We have also compiled PK distributions for three independent sets of microsatellite data [our own (Deka et al. 1995a,b) and two from the literature (Bowcock et al. 1994; Jorde et al. 1995)]. These results are shown in Figure 2. Figure2A shows the results of data gathered in the laboratory of R.D., which includes 24 microsatellite loci in 15 human populations belonging to five major groups: three African, four Caucasian, three Asian Mongoloid, two Pacific Islander, and three Amerindian. Africans are the only populations with prominent nonzero peaks, whereas the Amerindian and Pacific Island populations show very steep PKdistributions, with the Caucasian and Asian populations having intermediate patterns. The steep slopes and high P0 peaks observed in the Amerindians and Pacific Island populations are consistent with their recent settlement and population history. Two populations, Brazilian whites and Bramin, show plateaus in the distribution of PK, where P0 ≅ P1. Figure 2B shows the PK distributions for a set of microsatellite frequency data on 30 loci in 13 populations (6 African, 2 European, and 5 Asian) reported by Jorde et al. (1995). Four of the six African populations again show distinct nonzero peaks, whereas for these loci the other two African, the two European, and one of the Asian populations show plateau PK distributions. The PK distributions of the other five Asian populations show steeper P0 peaks. Figure 2C shows the PKdistributions for 30 microsatellite loci reported by Bowcock et al. (1994). This group studied a total of 14 populations, including three African, two European, three Asian, three Amerindian, and three Austronesian. For these data, two of the three African populations show nonzero peaks and all other populations show peaks at P0. Overall, in three large microsatellite studies on ethnically and geographically well-defined populations, 9/12 African populations show PK peaks at P1, 2/12 show plateaus where P0 ≅ P1, and 1/12 shows a P0 peak; 0/8 Caucasian populations show a P1 peak, 4/8 show P0 peaks, and 4/8 show plateaus; 0/11 Asian populations show a P1 peak, 10/11 show a P0 peak, and 1/11 shows a plateau; 11/11 other populations have P0 peaks and none show peaks at P1 or plateaus.

Figure 2.

PK distributions for three sets of microsatellite data. Microsatellite data generated in the laboratory of R.D. on 24 loci in 15 populations were analyzed using PK and are shown inA. Data for 30 loci in 13 populations presented in Jorde et al. (1995) are shown in B. C shows PK distributions for data on 30 microsatellite loci on 14 populations by Bowcock et al. (1994).

DISCUSSION

There is good evidence from observed mutational events and the good fit of microsatellite loci to the stepwise mutation/drift model that the majority of di-, tri-, and tetranucleotide repeat loci evolve via a stepwise mutational mechanism, most likely replication slippage (Levinson and Gutman 1987; Shriver et al. 1993; Weber and Wong 1993;DiRienzo et al. 1994). It is also clear that there are differences in the mutational spectrum among specific microsatellite loci and classes of loci (Shriver et al. 1993; Weber and Wong 1993; DiRienzo et al. 1994; Chakraborty et al. 1997). Notwithstanding these interlocus differences, the PK distribution approach is applicable when the same set of loci are analyzed in all populations being considered. In addition, because the PK is the average distribution of pairwise differences at many loci, the effect of a rare locus that deviates from the stepwise mutational process or has an altered mutational spectrum in one or more populations will be diminished by the other loci in the survey.
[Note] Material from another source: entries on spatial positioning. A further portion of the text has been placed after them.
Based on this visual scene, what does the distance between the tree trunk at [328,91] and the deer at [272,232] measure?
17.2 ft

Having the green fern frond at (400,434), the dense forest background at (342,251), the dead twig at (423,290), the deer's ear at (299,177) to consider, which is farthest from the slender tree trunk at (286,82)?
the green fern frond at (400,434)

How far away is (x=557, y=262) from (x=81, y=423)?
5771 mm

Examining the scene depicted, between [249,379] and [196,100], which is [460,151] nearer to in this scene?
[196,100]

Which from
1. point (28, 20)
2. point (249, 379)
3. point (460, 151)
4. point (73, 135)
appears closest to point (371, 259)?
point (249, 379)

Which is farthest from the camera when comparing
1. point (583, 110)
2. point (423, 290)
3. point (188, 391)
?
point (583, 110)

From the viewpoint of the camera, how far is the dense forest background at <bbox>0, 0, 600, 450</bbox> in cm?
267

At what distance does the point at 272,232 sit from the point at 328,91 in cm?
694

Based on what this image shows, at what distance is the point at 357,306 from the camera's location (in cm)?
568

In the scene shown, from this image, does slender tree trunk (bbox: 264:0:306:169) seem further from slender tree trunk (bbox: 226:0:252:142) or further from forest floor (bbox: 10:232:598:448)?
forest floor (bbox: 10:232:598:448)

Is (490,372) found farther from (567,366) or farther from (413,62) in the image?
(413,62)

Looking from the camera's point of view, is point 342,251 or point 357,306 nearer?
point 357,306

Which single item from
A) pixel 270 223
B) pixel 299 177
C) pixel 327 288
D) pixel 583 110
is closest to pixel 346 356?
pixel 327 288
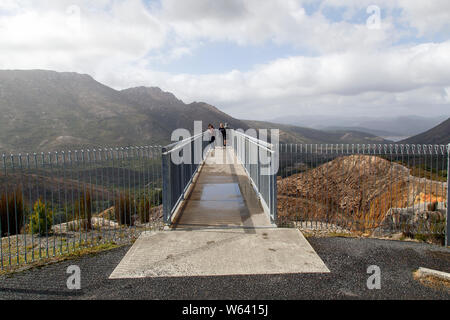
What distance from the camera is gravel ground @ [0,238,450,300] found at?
4.47 metres

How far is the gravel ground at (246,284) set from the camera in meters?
4.47

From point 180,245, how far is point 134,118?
13604 centimetres

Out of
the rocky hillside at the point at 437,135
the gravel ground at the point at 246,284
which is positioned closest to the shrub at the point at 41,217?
the gravel ground at the point at 246,284

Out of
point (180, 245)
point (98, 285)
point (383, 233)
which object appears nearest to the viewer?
point (98, 285)

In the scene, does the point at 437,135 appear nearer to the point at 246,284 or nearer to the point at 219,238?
the point at 219,238

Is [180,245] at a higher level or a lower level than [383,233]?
higher

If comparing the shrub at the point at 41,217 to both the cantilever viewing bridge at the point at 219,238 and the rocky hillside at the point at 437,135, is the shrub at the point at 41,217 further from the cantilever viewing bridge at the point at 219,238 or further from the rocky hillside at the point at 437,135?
the rocky hillside at the point at 437,135

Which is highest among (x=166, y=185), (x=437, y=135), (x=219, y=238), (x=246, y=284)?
(x=437, y=135)

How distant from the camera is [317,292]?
4.52 meters

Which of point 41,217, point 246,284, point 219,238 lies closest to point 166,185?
point 219,238

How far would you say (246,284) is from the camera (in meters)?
4.70

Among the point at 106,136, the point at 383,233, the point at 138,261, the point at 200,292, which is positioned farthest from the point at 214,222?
the point at 106,136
The analysis of PK distributions among ethnically and geographically well-defined populations shows that African populations have PK distributions that are more similar in form to the simulated equilibrium distributions than the PK distributions of non-African populations. The PK distribution results can also be interpreted as African populations having a larger effective population size (Ne ) than non-African populations. Computer simulations of microsatellite loci show that both larger equilibrium Ne and longer time since population expansion can cause the P1 peaks that are characteristic of African populations. Because Ne is a function of the population size for many generations in the past, and the contemporary census size of African populations is not larger than European or Asian populations, we can conclude that the ancestral African population was larger than the ancestral populations of contemporary inhabitants of the other continents. This could be so if African population expansion preceded non-African population expansion. Alternatively, the smallerNe of contemporary non-African populations could be the result of a reduction in the population size, or population bottleneck, in the ancestral populations of non-Africans that Africans did not experience. Given other genetic and fossil evidence, it is likely that the actual course of history involved some combination of these two models. Population bottlenecks have been recognized to occur when migrating groups surmount geographical barriers as in the peopling of the Pacific and the Americas. It has been suggested that the movement of populations northward out of Africa would have resulted in a similar reduction in population size. We thus find that these PK distribution results are most consistent with an African origin of modern humans followed by migrations of smaller groups out of Africa. Although these data do not exclude admixture between populations moving out of Africa and local archaic populations, they are inconsistent with a European or Asian origin of humans unless likely scenarios for population bottlenecks related to population movement within Europe and Asia but not Africa can be advanced.

METHODS

Computer simulations of the one-step stepwise mutation model were performed to investigate the effects of population expansion and effective population size on the distribution of PK. The design of these simulations is based on previous software used to study the population dynamics of the stepwise mutation model (Shriver et al. 1993, 1995). Each generation consists of randomly drawing a number of alleles (2Ne alleles) from the previous generation. Once an allele is selected from the last generation, a second random number is used to determine whether this allele will mutate and if the allele does mutate (this random number is <0.001, the mutation rate), a third random number is used to determine in which direction the allele will mutate, one step larger or one step smaller. To reach a steady-state PK distribution, simulations were carried out for 4Ne generations. Previous simulation studies have shown that the stepwise mutation model reaches steady state by this point (Shriver et al. 1993). To simulate the effects of population expansion, we used equilibrium distributions for anNe  = 5 and increased the effective population size to Ne  = 5000 in one generation. This model for population expansion is similar to that used by researchers studying the dynamics of sequence mismatch distributions (Rodgers and Harpending 1992). In addition to this instantaneous increase model, we simulated exponential expansion rates and expansion rates of 1% per year [a conservative estimate of the rate of human population expansion (Rodgers and Jorde 1995)]. Within this range, the rate of increase in population size had negligible effect on the shape of the PK (data not shown). The simulated distributions show the results of sampling 50 individuals (100 chromosomes) for 100 independent microsatellite loci.

Acknowledgments

We thank Dr. R. Chakraborty for helpful discussion and encouragement in the course of this study. This work was supported in part by grants to M.S. from the National Institute of Justice (95-IJ-CX-0008) and the Keck Foundation for Advanced Training in Computational Biology, and from the National Institutes of Health (NIH) to R.D. (GM-45861), and an NIH Training Grant (T32-GS08404) to L.J.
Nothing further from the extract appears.